Assinar um... nada.
Os lábios finos de Fábio se comprimiram numa linha fria e indiferente, seus dedos apertavam com força, mas, infelizmente, o corpo da caneta era rígido demais para se partir.
Gina ainda o fitava: "Assina logo, não há problema no acordo, está igualzinho ao anterior."
Fábio largou a caneta: "Vamos tomar café da manhã antes. Sem comer, não tenho forças nem pra assinar."
Gina estava especialmente complacente naquele dia: "Tudo bem, eu espero."
Fábio remexia a tigela de mingau com a colher, o tilintar da porcelana soava impaciente: "Desse jeito, quem não souber vai pensar que o cartório de registro civil te deu uma meta de produtividade."

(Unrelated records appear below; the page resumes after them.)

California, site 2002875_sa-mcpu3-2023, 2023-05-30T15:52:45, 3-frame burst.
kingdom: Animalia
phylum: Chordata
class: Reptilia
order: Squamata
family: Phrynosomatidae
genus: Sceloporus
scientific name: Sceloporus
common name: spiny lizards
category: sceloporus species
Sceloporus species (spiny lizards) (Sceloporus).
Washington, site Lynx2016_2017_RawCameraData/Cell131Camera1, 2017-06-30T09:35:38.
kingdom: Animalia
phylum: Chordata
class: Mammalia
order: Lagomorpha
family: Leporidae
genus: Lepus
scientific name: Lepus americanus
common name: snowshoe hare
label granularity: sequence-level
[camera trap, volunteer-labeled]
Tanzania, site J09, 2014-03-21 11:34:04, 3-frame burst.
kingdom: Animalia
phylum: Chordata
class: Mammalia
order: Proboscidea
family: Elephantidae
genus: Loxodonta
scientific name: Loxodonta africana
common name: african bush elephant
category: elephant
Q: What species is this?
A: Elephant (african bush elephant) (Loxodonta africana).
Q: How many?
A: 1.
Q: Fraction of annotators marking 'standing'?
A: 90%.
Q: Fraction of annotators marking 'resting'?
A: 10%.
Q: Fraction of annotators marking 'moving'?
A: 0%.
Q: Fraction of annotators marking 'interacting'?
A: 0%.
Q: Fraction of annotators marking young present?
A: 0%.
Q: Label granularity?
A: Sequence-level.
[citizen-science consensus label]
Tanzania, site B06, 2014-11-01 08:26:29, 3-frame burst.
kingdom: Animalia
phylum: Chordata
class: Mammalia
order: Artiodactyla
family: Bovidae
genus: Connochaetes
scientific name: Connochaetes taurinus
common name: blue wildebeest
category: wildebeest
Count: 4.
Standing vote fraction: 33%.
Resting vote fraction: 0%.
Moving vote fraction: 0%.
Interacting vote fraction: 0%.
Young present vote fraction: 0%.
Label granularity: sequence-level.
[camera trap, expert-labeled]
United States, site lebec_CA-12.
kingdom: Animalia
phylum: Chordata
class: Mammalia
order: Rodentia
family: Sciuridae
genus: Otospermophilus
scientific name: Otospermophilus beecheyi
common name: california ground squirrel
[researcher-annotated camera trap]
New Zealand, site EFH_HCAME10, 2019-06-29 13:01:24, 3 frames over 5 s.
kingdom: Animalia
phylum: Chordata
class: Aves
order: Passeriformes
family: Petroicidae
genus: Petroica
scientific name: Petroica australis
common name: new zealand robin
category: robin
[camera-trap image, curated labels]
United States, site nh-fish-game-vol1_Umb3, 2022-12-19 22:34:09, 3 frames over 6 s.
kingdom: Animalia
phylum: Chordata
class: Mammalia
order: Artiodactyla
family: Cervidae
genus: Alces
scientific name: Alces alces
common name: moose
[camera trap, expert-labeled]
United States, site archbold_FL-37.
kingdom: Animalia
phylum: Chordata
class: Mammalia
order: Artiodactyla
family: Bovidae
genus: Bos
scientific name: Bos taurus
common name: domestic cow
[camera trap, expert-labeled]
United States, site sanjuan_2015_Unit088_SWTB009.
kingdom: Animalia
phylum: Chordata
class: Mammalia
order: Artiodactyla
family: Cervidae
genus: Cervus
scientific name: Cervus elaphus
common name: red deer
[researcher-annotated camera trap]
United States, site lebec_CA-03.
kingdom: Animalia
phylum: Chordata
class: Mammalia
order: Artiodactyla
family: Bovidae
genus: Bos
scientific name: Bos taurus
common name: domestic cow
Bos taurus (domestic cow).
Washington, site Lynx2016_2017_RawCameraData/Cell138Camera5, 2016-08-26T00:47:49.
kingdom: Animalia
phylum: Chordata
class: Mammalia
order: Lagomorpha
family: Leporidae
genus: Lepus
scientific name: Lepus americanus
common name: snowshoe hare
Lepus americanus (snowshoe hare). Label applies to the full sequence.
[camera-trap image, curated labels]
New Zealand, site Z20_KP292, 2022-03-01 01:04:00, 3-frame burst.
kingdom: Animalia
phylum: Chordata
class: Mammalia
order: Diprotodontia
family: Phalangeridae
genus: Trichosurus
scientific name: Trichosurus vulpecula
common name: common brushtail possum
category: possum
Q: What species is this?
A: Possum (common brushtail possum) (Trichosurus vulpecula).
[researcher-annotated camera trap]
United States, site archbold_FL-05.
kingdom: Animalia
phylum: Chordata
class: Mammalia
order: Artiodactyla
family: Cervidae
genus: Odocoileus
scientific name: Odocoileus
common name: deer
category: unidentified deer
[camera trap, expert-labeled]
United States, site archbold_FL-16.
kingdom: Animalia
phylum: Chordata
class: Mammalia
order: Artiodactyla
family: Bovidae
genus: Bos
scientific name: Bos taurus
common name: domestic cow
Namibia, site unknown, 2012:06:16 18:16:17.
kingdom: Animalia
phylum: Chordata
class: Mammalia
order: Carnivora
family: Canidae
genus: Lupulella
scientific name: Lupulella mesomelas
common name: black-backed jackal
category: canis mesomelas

Gina sorriu: "Melhor uma dor curta do que longa."
Cada palavra era como uma lâmina atravessando o coração. Sr. Marques largou a colher, sua voz tornou-se gélida: "Nosso casamento te dói tanto assim? Gina, quando nos casamos não vi você rejeitar tanto. Em poucos anos, você quer jogar fora nosso casamento como se fosse lixo. Sou algum tipo de pessoa desprezível pra você?"
Gina pensou que, na verdade, ela é que era desprezível.
Se não fosse por isso, jamais teria aceitado se casar sabendo que era apenas uma substituta. Arrogantemente achou que poderia ocupar o lugar de outra, só para se dar conta, dolorosamente tarde, do erro.
Antes, ela teria dito tudo isso. Agora, depois de terem chegado a esse ponto, já não queria mais falar.
Gina pegou a caneta e a recolocou na mão dele: "Os sentimentos das pessoas mudam. Nada permanece igual para sempre."
No peito de Fábio, uma chama rodava, prestes a transbordar pelos olhos: "Então você se apaixonou por outro. Não quer ser presa nesse casamento, quer se divorciar logo para buscar sua liberdade e encontrar seu verdadeiro par?"
Ela não se importava com o que ele pensasse: "Se é assim que você quer pensar, não posso fazer nada."
Essas palavras cruéis fizeram Fábio rir de raiva: "Ótimo, muito bem."
Ela viu que, apesar das palavras, o olhar dele parecia querer devorá-la viva.
Com calma, Gina disse: "Não precisa me elogiar, eu sei muito bem quem eu sou. Assina logo, senão o café vai esfriar."
A empregada, ouvindo a troca cortante dos dois, ficou tão aflita que sentiu o peito apertar. Será que esse casal não podia abrir o coração e conversar direito? Precisavam mesmo se tratar assim? E se o senhor, pressionado, assinasse o divórcio por impulso...
"Tudo bem, eu assino."
O coração de Gina disparou, e Fábio também olhou para a senhora.
A avó Morena sentou-se ao lado de Gina, exibindo um sorriso dócil de idosa: "A guarda fica com a Gina, certo? Coloquem isso no acordo antes de continuar."
Fábio: "..."
Gina: "..."
O coração de Gina subia e descia como uma montanha-russa; por um momento, pensou que a avó já soubesse de sua gravidez.
Com a avó ali para atrapalhar, dificilmente conseguiriam assinar aquele acordo.
De qualquer forma, talvez fosse melhor seguir pelo caminho judicial.
Gina afagou os cabelos prateados da senhora: "Vó, tome seu café. Eu vou indo."
A senhora não conseguiu detê-la. Quando a porta se fechou, ela lançou um olhar severo para o neto do outro lado: "Ela pede pra você assinar e você assina? E toda aquela teimosia, onde foi parar?"